A Congress MP and a Congress MLA, and a female employee filed charges against the organization. The charges ranged from polluting a local waterway to harassing employees and violating minimum wage laws.

The Kerala government has denied targeting Kitex on purpose. The inspections were carried out in response to complaints and directives from courts and the state’s human rights commission; according to state industries minister P. Rajeev, he said his government stands for “responsible investment”, and the state would be a hub for such investments in a few years. He added, “The LDF Govt. ensures that sustainable and innovative industries thrive here,”

What was the aftermath of the inspections?

Even though the final findings of the official inspections are still pending, Jacob escalated his feud with the government by announcing that he was cancelling investments worth Rs 3,500 crores that were announced during the ASCEND conference in January 2020. By 2025, the investments were intended at establishing an apparel park and industrial parks along the proposed economic corridor in Kochi, Thiruvananthapuram, and Palakkad, resulting in the creation of thousands of employment opportunities.

Without identifying anyone in the state administration, Jacob said that the state lacked a business-friendly environment. While he did not want to relinquish the intended investments in Kerala, he said he was compelled to do so due to political and bureaucratic persecution. He said that although other states in the country were gradually improving their economic environment, Kerala was still 50 years behind.

Jacob and a few Kitex officials went to Hyderabad last week on a private plane supplied by the Telangana government, where they met with a team led by the state’s Industries Minister, KT Rama Rao. The business revealed intentions to spend Rs 1,000 crore in an apparel park at the Kakatiya Mega Textile Park in Warangal after two days of negotiations.

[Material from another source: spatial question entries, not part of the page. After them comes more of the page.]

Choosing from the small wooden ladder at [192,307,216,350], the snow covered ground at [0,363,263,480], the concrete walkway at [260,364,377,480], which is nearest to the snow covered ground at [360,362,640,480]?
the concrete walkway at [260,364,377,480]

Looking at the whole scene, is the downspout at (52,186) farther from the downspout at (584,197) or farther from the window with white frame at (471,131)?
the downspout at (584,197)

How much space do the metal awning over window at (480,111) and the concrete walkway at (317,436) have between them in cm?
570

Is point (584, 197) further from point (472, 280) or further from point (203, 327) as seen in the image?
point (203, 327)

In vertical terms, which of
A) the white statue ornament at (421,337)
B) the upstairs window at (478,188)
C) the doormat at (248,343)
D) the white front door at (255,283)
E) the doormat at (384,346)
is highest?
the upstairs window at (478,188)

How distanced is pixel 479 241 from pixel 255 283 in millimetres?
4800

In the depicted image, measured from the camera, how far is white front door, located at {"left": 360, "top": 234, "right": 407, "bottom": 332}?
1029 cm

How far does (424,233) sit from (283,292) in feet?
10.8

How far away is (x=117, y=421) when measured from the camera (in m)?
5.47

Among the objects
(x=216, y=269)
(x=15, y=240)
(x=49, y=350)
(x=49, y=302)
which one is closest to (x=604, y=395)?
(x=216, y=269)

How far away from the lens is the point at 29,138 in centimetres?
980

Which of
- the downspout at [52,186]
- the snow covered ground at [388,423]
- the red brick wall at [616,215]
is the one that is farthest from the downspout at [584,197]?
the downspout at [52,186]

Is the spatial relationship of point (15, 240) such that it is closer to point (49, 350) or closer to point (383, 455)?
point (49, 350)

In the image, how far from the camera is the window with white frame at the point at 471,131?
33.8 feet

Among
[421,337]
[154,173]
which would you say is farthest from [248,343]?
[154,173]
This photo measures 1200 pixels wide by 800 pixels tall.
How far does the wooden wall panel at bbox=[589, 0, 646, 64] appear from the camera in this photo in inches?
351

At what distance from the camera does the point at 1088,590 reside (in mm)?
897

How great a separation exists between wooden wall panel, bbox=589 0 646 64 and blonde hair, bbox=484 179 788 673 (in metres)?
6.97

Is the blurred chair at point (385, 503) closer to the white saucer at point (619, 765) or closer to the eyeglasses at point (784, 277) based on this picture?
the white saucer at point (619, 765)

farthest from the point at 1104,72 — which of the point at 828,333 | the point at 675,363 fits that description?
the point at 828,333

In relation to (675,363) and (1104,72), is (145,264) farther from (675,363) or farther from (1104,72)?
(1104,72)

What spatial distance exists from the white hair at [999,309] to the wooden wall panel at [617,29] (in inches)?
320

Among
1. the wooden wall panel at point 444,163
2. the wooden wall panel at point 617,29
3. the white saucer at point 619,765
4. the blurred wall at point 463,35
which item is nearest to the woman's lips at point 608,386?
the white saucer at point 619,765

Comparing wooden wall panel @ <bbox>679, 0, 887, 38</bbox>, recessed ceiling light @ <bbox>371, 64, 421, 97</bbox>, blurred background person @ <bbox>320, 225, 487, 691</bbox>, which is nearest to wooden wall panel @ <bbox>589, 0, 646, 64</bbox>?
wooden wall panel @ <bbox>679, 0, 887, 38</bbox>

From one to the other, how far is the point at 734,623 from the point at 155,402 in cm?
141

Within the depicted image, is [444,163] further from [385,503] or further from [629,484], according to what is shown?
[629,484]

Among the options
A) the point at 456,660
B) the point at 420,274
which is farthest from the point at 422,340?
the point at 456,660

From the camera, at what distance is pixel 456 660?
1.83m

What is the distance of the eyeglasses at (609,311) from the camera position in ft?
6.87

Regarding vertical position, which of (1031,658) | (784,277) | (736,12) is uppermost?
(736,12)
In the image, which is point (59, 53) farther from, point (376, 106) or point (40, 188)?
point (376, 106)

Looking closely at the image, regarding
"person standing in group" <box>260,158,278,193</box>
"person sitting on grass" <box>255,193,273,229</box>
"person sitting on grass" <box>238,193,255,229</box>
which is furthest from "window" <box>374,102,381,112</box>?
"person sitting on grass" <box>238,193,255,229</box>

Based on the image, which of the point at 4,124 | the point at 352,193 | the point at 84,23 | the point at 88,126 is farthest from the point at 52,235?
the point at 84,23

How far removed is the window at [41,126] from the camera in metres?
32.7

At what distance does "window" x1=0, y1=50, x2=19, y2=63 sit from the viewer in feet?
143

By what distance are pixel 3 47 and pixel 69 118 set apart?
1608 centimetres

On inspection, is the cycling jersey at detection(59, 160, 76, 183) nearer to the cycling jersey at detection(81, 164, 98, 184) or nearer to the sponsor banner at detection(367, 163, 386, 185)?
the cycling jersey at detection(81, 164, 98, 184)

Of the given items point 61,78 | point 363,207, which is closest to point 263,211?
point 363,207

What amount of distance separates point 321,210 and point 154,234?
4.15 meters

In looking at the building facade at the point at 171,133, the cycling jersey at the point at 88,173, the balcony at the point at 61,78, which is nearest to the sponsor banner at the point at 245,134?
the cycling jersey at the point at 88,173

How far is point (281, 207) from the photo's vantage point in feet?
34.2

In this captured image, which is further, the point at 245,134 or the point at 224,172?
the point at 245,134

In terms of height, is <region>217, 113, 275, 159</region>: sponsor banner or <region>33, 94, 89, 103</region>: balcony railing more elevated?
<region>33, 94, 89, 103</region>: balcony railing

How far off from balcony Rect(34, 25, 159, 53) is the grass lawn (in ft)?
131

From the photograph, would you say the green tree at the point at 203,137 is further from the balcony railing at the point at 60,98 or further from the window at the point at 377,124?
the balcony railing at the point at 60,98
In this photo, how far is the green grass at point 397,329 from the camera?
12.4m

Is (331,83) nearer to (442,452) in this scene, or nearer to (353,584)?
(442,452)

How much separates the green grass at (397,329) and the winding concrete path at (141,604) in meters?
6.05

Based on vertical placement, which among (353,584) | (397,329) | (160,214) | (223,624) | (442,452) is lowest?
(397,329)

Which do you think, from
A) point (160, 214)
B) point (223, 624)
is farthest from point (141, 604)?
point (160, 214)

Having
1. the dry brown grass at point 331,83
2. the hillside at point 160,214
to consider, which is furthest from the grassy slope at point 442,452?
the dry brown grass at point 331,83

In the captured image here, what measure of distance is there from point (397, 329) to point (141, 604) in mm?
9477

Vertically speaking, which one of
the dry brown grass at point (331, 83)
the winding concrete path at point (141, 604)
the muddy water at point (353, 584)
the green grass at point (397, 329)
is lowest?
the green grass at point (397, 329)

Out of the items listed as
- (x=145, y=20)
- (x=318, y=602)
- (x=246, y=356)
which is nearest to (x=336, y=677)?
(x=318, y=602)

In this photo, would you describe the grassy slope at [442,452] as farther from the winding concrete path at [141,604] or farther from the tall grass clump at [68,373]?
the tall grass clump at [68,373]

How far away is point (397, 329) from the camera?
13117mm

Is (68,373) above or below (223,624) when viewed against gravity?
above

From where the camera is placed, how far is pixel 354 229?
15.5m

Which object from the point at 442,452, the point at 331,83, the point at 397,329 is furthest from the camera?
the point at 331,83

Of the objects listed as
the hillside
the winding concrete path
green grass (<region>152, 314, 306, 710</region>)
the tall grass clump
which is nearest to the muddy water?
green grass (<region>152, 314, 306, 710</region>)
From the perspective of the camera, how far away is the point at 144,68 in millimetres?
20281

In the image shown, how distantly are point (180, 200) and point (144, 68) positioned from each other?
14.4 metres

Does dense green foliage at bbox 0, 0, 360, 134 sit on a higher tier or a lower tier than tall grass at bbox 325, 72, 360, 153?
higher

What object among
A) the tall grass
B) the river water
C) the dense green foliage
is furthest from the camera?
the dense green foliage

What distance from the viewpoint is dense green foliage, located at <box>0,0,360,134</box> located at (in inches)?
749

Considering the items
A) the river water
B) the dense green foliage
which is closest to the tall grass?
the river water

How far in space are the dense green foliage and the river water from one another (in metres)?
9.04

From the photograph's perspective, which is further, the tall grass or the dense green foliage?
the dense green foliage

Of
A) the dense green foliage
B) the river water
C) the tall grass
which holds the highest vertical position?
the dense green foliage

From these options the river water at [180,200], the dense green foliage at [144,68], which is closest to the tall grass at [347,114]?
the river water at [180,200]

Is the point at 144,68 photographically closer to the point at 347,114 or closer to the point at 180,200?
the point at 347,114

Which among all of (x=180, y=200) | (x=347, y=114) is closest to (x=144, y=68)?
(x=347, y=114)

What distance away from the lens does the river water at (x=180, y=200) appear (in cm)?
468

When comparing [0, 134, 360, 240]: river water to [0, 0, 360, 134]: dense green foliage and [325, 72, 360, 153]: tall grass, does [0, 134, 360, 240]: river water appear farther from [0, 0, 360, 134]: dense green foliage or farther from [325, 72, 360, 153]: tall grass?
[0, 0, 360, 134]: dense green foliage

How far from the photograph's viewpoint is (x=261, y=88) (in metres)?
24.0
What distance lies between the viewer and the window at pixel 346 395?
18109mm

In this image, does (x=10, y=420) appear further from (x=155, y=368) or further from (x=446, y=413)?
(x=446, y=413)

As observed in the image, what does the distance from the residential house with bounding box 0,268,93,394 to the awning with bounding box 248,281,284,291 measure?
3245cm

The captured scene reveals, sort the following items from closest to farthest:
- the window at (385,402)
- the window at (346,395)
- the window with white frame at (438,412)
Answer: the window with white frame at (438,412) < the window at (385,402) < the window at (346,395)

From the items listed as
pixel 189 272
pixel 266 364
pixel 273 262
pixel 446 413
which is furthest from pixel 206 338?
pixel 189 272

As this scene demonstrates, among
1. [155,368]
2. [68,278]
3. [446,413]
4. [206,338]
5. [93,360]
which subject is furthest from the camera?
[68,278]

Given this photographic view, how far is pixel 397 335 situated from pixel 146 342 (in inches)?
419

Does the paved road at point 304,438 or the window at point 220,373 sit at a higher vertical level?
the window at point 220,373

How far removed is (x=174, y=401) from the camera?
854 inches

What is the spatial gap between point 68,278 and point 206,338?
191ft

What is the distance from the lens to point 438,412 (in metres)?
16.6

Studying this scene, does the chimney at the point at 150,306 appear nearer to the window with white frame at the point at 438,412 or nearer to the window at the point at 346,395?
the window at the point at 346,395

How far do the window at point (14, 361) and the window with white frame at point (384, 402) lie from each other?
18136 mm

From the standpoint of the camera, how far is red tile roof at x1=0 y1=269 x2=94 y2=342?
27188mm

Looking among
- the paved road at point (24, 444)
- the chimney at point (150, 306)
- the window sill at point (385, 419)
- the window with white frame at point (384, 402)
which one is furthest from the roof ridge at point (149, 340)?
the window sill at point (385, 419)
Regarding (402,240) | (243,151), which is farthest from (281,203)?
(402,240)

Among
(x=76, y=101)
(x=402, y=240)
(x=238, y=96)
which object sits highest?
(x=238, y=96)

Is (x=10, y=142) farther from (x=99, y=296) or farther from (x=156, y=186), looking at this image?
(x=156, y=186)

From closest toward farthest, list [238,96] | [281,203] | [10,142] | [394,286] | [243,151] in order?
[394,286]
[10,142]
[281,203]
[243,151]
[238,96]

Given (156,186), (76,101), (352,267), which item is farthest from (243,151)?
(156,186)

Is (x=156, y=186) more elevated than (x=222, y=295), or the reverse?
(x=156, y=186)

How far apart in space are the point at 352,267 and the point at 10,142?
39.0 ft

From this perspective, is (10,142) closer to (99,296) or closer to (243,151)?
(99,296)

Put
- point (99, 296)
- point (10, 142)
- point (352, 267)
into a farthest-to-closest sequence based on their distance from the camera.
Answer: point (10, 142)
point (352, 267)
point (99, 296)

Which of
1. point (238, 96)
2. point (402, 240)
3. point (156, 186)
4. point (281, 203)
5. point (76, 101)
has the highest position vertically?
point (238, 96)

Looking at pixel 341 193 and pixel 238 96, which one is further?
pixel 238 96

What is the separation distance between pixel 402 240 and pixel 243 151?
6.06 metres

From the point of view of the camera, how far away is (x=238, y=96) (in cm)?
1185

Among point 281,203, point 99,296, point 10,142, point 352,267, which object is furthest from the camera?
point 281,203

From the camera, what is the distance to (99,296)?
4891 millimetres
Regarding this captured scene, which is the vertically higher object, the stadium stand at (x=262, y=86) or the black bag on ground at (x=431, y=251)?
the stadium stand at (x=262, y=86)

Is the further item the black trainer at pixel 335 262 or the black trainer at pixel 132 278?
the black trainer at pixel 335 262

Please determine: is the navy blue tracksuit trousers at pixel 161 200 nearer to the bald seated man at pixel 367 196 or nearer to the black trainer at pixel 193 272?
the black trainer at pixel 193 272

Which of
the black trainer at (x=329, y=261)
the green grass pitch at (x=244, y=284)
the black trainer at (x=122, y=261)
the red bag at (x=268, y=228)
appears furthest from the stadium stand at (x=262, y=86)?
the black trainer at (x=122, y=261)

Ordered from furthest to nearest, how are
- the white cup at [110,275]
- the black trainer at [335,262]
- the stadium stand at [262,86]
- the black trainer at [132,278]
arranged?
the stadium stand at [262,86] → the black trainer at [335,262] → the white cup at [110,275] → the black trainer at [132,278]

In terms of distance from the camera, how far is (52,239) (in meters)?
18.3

The political consequences of the experiment

Jacob, the founder of the Kitex Group, is an industrialist who has also dabbled in politics. Jacob launched Twenty 20, a one-of-a-kind political experiment that won seats in panchayat elections in 2015 and then built on that success in the 2020 elections by winning seats in new panchayats.
This corporate-driven panchayat model has resulted in a lot of growth in tiny villages, putting both the Congress and the Communist Party of India in danger (Marxist).

Kerala’s rating in terms of ease of doing business

Kerala ranks worse than many other states and union territories when it comes to the ease of doing business. Based on improvements that states were asked to adopt in 2019, it was placed 28th out of 36 states and UTs in the ease of doing business rankings.

Kerala was judged to have failed to implement some labour reforms, such as single-window clearance and measures to ensure simple information flow and transparency.
Following the Kitex withdrawal, however, several groups that had thrived in the state for years came out openly in favour of the state administration.

RPG Enterprise’s chairperson Harsh Goenka publicly tweeted in support of the administration. He stated, “We are the largest employers in Kerala. We find the local government very supportive,”

Where does the company stand in the share market?

With the decision to invest in Telangana, Kitex’s shares were once again trapped in the upper circuit. On Wednesday, the stock soared almost 10%, reaching a record high of Rs 204.05.

Within a week, the stock price of the children’s clothing company rose by almost 85 percent. The stock price increased from Rs 110.05 to Rs 204.05, reaching its highest level in three years. The company’s market capitalization increased to Rs 1,357 crore from Rs 732 crore as a result of this.

Because it controls 55 percent of the firm, the promoter entity, which includes Kitex Managing Director Sabu Jacob, profited Rs 347 crore. Sabu Jacob’s entire share value increased to Rs 754 crore.

Meanwhile, the BSE pressed Kitex for an explanation for the sharp increase in share prices, which the firm attributed to a Rs 1,000 crore investment plan in Telangana.